Нам попало по темечку мягким холстом, а кого-то из соседей задело рамой. Какой поднялся рёв, какой был переполох!.. Колёсико с тихим нежным звоном упало на пол и покатилось, покатилось…
…Я стояла в углу и, как настоящая, не сдавшаяся врагу революционерка, сжимала в кулаке колёсико от будильника.
Камень на камень, кирпич на кирпич.
Умер наш Ленин, Владимир Ильич.
Грустно…
5. Тюльпаны
Это был прекрасный день… Кажется, вот он, только руку протяни… 1964 год, 15 мая. Я заканчиваю первый класс.
Одноклассников почти и не помню, только на старой фотографии имена, фамилии. Смутно проплывают силуэты, лица. А первую учительницу помню. Раису Георгиевну. Совсем молоденькую, только-только после пединститута. Она была очень хорошенькая, стильная такая, улыбчивая.
И вот на мой день рождения она решила устроить мне сюрприз. Сразу после уроков мы поехали с ней на четвёртом трамвае, далеко-далеко по Комсомольской в самый центр города, в кафе «Тюльпан» на Коммунистическом. Его давным-давно уже нет, а тогда это было, видимо, самое модное место алма-атинской молодёжи.
Плохо помню интерьер, но подозреваю, что он был минималистским, как и всё самое передовое в шестидесятые. Маленькие столики, стульчики на тонюсеньких ножках…
Мы взяли по мороженому в плоских вазочках и беседовали о жизни.
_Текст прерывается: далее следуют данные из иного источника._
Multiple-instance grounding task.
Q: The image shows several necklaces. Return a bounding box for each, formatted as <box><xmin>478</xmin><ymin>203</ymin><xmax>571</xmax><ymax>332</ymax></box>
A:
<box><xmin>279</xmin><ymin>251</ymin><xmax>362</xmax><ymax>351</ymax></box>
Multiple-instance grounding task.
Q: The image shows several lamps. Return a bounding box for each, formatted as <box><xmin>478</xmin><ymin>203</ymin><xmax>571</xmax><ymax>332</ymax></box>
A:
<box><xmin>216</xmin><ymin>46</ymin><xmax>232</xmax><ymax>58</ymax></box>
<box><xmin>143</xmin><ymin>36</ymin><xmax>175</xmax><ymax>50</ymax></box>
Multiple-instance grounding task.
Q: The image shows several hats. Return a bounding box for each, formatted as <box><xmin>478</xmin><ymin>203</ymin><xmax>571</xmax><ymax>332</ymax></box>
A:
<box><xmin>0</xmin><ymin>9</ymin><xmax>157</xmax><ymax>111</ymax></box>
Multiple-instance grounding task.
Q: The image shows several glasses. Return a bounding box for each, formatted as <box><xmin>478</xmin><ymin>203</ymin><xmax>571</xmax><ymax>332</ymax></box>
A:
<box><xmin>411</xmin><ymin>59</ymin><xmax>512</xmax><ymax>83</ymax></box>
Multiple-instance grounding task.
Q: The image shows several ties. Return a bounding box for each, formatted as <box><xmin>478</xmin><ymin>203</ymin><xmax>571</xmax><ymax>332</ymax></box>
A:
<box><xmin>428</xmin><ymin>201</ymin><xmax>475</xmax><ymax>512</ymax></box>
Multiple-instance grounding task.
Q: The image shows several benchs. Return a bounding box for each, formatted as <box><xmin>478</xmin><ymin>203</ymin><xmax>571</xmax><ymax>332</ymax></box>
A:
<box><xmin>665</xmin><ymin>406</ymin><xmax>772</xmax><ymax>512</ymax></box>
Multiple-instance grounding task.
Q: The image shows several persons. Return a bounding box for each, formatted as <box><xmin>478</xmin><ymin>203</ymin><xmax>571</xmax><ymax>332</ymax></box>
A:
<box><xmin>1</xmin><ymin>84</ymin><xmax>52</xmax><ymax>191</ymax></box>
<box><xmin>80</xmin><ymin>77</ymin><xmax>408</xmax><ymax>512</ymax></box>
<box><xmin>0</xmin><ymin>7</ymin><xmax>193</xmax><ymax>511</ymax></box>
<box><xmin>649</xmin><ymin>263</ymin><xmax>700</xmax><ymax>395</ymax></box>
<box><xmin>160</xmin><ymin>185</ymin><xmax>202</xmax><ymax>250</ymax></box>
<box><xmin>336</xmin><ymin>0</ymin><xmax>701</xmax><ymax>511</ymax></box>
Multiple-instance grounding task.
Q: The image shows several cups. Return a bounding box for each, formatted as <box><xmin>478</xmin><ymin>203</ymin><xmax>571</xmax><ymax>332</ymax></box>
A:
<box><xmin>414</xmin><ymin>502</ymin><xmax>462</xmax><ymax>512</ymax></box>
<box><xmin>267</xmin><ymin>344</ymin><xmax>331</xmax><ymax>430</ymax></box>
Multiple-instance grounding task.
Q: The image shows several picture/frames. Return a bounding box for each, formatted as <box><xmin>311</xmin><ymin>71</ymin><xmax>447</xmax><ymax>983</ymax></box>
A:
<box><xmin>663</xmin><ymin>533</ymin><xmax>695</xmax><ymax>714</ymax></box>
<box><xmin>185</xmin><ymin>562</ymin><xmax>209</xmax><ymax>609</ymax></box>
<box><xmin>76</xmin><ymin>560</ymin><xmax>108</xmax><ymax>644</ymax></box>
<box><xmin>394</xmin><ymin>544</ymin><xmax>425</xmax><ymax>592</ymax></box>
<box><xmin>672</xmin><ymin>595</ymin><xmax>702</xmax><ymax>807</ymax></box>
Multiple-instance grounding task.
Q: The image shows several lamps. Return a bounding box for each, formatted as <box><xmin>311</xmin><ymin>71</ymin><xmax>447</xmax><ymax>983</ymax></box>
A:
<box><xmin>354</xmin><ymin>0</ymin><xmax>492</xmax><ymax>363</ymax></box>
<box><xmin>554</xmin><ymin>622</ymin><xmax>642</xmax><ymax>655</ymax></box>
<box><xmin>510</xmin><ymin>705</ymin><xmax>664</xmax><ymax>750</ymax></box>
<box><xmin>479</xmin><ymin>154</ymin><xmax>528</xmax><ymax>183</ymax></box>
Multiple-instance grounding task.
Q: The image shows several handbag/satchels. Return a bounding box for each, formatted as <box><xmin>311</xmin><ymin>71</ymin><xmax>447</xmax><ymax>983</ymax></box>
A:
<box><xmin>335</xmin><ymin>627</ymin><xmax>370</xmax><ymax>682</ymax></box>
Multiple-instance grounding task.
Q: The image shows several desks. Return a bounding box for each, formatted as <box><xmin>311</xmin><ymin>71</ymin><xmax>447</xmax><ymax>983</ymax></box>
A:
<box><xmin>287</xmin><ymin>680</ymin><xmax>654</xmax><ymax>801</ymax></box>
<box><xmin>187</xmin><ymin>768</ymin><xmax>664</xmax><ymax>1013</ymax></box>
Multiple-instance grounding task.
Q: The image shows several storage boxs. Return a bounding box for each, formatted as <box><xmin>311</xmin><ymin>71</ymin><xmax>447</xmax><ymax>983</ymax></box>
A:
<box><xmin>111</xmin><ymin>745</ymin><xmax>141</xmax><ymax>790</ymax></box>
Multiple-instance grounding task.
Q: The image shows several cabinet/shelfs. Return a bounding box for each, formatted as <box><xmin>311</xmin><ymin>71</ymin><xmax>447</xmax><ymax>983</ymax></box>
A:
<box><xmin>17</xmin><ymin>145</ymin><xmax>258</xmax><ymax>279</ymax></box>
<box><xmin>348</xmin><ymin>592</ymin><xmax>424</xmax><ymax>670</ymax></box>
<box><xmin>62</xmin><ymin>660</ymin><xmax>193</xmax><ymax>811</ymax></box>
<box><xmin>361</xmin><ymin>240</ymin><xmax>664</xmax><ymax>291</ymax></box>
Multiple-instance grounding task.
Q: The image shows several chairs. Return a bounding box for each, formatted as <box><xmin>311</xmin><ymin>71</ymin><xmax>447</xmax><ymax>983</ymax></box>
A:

И тут начались чудеса! В двери вошёл прекрасный принц, модный-модный, в каком-то необыкновенном, переливающем серым, костюме, в узконосых туфлях и с красивой стрижкой. Но главное – в руках он нёс небольшой букет тюльпанов, колированных, огромных. Я таких и не видела до того дня. Зашёл, огляделся. И тут произошла какая-то заминка. Что это было, я не знаю. Был ли он знаком с моей учительницей, не знаю. Наверное, да. Он немного постоял, улыбнулся, вытащил из букета один тюльпан и протянул его мне.
Передать свои ощущения я не смогу: удивление, восторг, счастье? Я держала его как драгоценность, чудо чудное, диво дивное. Прекрасный принц улыбнулся, сказал «Поздравляю!» и исчез… Всё как в сказке.
…Потом мы поехали домой, обратно по Комсомольской, на четвёртом трамвае. Я любовалась на свой аленький с жёлтеньким цветочек и не замечала ничего вокруг.
И вдруг ко мне подходит бабушка с огромным букетом полевых цветов, отламывает от охапки большую часть и дарит мне. Улыбки, поздравления… Как это? Как так получилось? Как подмигивала Раиса Георгиевна людям, сидя рядом со мной? Как люди догадывались, что эту девочку надо поздравить с днём рождения? Они дарили цветы и пока я ахала и удивлялась, куда-то исчезали.
…А в это время моя бедная мама металась по улице в поисках именинницы. И вот мы идём вниз по Розыбакиева, счастливые и довольные, с подарками и цветами. И мама не знает, как ей реагировать на это: сразу убить обеих или сказать спасибо за подаренное её дочери счастье? Обошлось…
А потом я закончила первый класс с похвальной грамотой. Ровно через неделю наш дом сгорел и во второй класс я пошла уже в другую школу, с другой прекрасной учительницей и одноклассниками, которых помню до сих пор.